虚々実々日記

これは僕(古藤)が日々感じていること、考えていること、体験したことを日記風にまとめたものです。
一部フィクションもありますが、概ね晴れるでしょう。

最近、芸能人が妻の出産に立ち会うという話をよく聞く。
はっきり言って僕は絶対に嫌だ。 うちの犬が9匹の子供を産んだ時にも僕は立ち会わなかった。なんか、少し怖いような気がするからだ。
しかし、今だから言えるが、僕は他人の奥さんの出産に少し立ち会ったことがある。長女が産まれようとしていた時、僕は仕事場から市民病院へと急いだ。着いてみるとまだまだ、産まれそうにないとのことだった。暇だったし、夕方でもあったので学生の頃から行っていた近所の飲み屋に晩飯を食べに行くことにした。
お酒を少し飲み、マスターと世間話をしていると、そこに学生時代のアルバイト先の上司だった人が入って来た。僕は大学生協の書籍部でアルバイトしていたので、その時の店長である。久し振り…とか、何とか言っているうちに、その時の僕の勤務態度が話題になった。実は僕はアルバイトで初めてこの人にクビを宣告された人間なのである。
理由は簡単で「働かない」奴だったからである。
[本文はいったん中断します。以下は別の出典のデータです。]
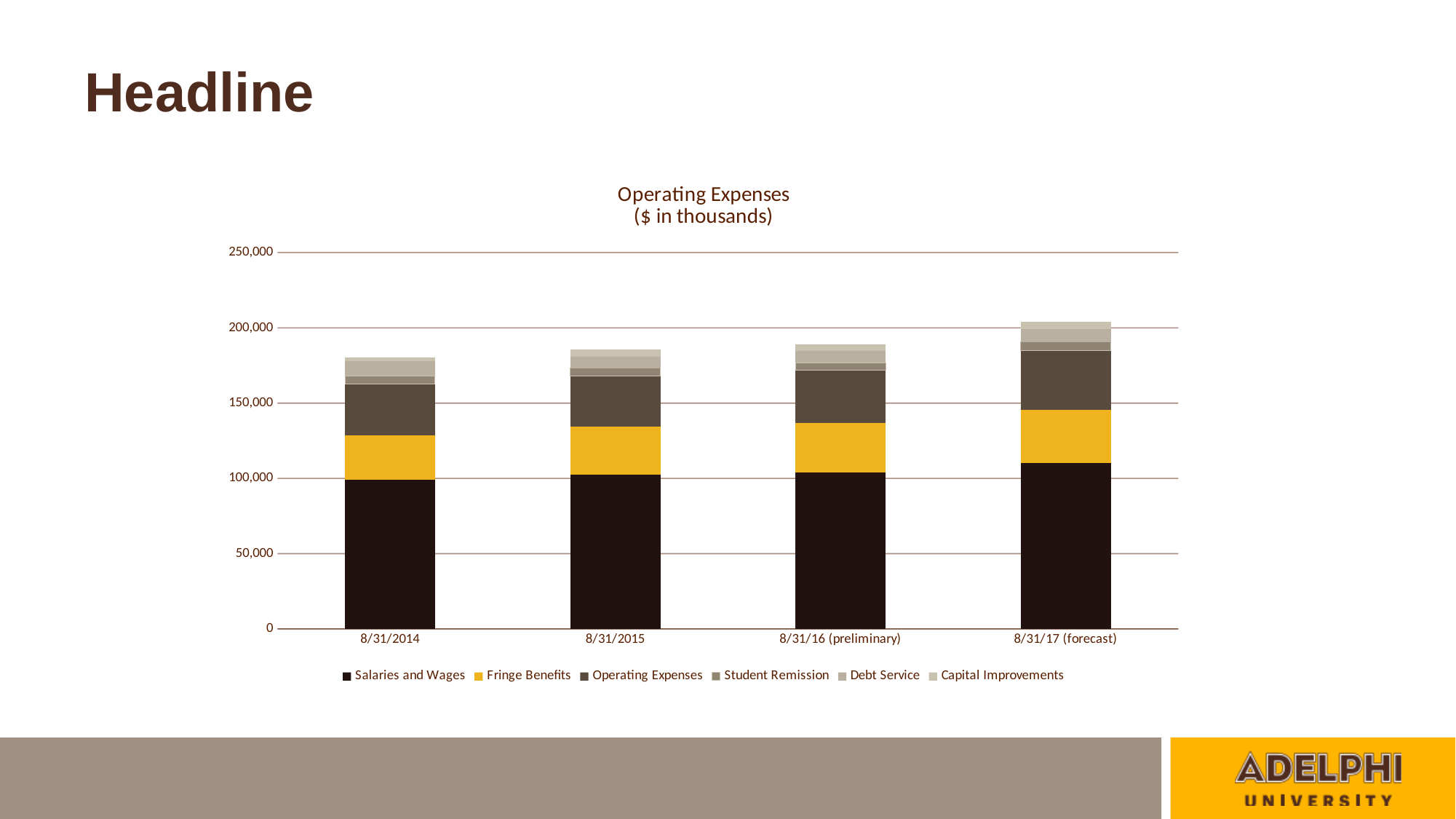
Which series is shown in yellow in the chart? Fringe Benefits Which date has the shortest total stacked bar? 8/31/2014 Is the total stacked bar for 8/31/17 (forecast) greater or less than 200,000? greater How many series does the chart's legend list? 6 Is the Salaries and Wages value for 8/31/17 (forecast) greater or less than 100,000? greater How many dates (categories) are shown on the x axis of the chart? 4 Is the total stacked bar for 8/31/2014 greater or less than 200,000? less Which date has the tallest total stacked bar? 8/31/17 (forecast) What kind of chart is shown on the slide? Stacked bar chart Do the total operating expenses rise or fall from 8/31/2014 to 8/31/17 (forecast)? Rise What is the title of the chart? Operating Expenses ($ in thousands) Which has the larger total stacked bar, 8/31/2015 or 8/31/17 (forecast)? 8/31/17 (forecast)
始めは友好的に話していたのだが、だんだん口喧嘩になってきた。
「うるさい、表に出ろー。」とまではいかないが、相当の言い争いになっしまった。
すると、マスターが「ことちゃん、奥さんは…?」と心配して聞いてくれた。

し、しまった。僕は大慌てで病院に戻った。まずい、産まれていたら一生文句を言われる。僕は分娩室の方へ入って行って、廊下から中をのぞき、探して 回った。あっ、居た。良かった。髪の毛を短く切って、大きなお腹をした後ろ姿が見えた。僕は後ろめたさから、立ち会いを覚悟して、中に入って行き、分娩台 の妻の背後に立った。苦しそうにうなっている。「がんばれ!」と僕は心の中で叫び、なぜ、医者がいないんだと少しムッとしてあたりを見回した。そして、 ベッドの横の名前を見た。えっ、誰?…僕はそーっと、気づかれないように顔をのぞき込んだ。

…そして、ゆっくりと後ろに下がり、その部屋を出た。

その後、待合室のベッドで酔っぱらって寝ていて、起こされた時は産まれた随分と後だった。それでも、子供は大きくなっていく。たいしたもんだ。